* Aim of the task:
Decide whether each statement below agrees with the Evrysdi text below. Answer yes or no for each, and quote the words of the text that decide it.
1. Female patients of childbearing potential should continue highly effective contraception for at least one month after their last dose.
2. Data from pregnant women who used Evrysdi show reproductive toxicity.
3. The pregnancy status of female patients of reproductive potential should be checked after Evrysdi therapy has begun.

Contraception in male and female patients

Male and female patients of reproductive potential should adhere to the following contraception requirements:

• • Female patients of childbearing potential should use highly effective contraception during treatment and for at least 1 month after the last dose.
• • Male patients, with female partners of childbearing potential, should both use highly effective

contraception during treatment and for at least 4 months after his last dose.

Pregnancy testing

The pregnancy status of female patients of reproductive potential should be verified prior to initiating Evrysdi therapy. Pregnant women should be clearly advised of the potential risk to the foetus.

Pregnancy

There are no data from the use of Evrysdi in pregnant women. Studies in animals have shown reproductive toxicity (see section 5.3).

* Given information:
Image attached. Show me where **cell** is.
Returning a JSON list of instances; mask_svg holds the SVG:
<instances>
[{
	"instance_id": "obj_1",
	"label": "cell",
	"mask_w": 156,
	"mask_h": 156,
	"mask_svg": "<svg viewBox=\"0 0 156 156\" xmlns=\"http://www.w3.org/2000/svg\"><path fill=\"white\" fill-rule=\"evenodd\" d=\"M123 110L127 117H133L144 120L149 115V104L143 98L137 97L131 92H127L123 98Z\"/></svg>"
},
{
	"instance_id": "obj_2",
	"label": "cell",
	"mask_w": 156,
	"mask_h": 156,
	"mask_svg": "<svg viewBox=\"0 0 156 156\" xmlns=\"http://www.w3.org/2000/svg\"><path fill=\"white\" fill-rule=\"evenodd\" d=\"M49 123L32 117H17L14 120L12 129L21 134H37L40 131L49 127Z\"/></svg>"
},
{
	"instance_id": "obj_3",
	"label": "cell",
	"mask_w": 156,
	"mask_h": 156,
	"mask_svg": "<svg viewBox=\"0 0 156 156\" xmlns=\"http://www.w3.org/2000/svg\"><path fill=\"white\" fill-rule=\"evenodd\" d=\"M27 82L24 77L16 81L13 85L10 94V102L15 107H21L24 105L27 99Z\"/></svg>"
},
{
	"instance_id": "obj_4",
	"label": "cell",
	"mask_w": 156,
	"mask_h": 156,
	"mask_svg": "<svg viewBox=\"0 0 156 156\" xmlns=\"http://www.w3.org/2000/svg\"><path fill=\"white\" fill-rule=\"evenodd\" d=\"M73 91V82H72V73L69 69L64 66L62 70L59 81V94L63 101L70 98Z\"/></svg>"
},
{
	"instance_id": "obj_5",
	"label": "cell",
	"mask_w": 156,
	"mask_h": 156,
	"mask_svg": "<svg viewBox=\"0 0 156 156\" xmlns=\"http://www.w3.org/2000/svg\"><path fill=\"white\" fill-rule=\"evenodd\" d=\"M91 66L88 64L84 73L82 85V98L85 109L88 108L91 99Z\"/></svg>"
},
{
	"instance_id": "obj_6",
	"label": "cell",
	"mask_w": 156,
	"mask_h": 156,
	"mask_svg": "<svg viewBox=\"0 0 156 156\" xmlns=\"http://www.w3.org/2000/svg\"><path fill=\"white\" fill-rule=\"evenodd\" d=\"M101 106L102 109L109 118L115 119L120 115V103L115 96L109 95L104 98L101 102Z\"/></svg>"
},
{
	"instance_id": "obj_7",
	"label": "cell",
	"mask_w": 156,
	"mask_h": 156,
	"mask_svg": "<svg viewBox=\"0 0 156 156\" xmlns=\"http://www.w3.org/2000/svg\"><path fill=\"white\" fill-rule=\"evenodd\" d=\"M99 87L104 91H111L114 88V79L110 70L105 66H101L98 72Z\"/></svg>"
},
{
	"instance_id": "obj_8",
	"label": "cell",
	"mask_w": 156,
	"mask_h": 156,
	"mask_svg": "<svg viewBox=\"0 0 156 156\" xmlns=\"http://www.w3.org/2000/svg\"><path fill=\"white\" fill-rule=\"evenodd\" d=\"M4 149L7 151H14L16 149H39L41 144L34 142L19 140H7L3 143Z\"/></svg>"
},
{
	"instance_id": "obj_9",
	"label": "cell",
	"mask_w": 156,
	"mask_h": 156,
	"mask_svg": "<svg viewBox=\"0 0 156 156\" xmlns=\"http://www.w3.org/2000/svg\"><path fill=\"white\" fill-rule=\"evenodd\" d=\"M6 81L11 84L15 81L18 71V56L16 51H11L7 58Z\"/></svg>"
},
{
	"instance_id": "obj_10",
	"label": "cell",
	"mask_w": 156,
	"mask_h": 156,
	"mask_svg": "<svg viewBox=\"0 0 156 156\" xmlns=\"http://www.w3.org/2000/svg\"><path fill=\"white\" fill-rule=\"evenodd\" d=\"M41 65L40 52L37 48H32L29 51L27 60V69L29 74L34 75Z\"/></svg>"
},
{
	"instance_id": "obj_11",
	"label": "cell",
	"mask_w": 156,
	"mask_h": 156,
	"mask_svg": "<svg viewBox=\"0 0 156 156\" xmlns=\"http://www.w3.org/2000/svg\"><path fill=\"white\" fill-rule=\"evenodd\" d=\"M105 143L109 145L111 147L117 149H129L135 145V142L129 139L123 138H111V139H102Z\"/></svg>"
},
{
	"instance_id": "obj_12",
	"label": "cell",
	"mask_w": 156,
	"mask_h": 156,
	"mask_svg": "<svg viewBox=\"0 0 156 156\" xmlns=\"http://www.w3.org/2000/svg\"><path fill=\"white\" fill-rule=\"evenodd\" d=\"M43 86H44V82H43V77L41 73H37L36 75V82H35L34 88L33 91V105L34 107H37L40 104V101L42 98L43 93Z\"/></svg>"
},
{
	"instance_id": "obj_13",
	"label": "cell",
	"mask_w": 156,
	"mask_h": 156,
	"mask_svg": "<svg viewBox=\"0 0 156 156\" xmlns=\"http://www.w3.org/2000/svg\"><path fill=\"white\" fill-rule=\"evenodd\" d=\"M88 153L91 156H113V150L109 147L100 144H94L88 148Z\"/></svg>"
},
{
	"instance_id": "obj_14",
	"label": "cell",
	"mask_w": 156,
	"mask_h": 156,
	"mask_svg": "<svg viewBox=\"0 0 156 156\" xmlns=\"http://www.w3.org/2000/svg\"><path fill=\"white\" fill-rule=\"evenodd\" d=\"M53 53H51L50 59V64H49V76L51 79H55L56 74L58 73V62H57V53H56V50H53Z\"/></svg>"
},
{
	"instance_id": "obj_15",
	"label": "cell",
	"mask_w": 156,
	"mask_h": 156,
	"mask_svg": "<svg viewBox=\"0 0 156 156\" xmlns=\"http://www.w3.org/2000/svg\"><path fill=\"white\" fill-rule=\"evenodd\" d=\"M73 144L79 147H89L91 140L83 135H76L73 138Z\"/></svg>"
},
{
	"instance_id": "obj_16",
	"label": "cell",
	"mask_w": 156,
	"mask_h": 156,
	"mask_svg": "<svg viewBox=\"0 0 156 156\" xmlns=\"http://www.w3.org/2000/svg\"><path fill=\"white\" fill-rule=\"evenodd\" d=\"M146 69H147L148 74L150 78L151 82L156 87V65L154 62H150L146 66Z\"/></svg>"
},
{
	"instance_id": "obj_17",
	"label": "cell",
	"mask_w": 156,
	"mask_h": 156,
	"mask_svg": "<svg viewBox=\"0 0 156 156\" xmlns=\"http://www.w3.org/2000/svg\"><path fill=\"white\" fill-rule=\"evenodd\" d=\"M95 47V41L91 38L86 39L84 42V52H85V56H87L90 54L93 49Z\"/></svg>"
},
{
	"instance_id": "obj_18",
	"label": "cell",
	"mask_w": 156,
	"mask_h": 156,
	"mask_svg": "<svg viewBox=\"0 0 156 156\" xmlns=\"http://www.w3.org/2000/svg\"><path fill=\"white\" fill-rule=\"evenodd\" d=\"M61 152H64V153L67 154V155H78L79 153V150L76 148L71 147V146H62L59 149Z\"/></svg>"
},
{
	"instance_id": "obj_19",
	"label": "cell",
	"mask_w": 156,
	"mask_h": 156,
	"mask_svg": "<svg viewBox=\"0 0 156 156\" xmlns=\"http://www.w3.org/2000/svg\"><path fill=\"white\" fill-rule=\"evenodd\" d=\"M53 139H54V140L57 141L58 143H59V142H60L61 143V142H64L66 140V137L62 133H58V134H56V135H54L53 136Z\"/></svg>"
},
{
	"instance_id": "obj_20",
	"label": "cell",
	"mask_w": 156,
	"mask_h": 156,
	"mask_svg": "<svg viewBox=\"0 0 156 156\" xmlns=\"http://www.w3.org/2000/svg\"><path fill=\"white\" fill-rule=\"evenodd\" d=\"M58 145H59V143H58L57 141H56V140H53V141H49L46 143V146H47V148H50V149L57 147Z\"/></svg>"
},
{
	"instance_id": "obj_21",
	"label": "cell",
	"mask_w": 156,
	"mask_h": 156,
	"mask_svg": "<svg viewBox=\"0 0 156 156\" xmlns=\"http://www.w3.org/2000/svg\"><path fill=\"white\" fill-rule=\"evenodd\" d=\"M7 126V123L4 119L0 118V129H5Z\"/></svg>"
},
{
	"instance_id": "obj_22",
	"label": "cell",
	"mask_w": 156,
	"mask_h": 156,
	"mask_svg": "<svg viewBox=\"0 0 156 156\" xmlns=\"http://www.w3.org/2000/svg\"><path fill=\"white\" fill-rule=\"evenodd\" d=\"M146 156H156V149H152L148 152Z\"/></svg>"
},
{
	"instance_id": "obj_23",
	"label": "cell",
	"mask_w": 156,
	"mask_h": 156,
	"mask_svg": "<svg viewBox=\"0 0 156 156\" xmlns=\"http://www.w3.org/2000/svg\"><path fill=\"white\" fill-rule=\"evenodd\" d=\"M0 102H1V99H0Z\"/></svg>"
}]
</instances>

* Answer area:
1. Yes: "Female patients of childbearing potential should use highly effective contraception during treatment and for at least 1 month after the last dose."
2. No: "There are no data from the use of Evrysdi in pregnant women."
3. No: "The pregnancy status of female patients of reproductive potential should be verified prior to initiating Evrysdi therapy."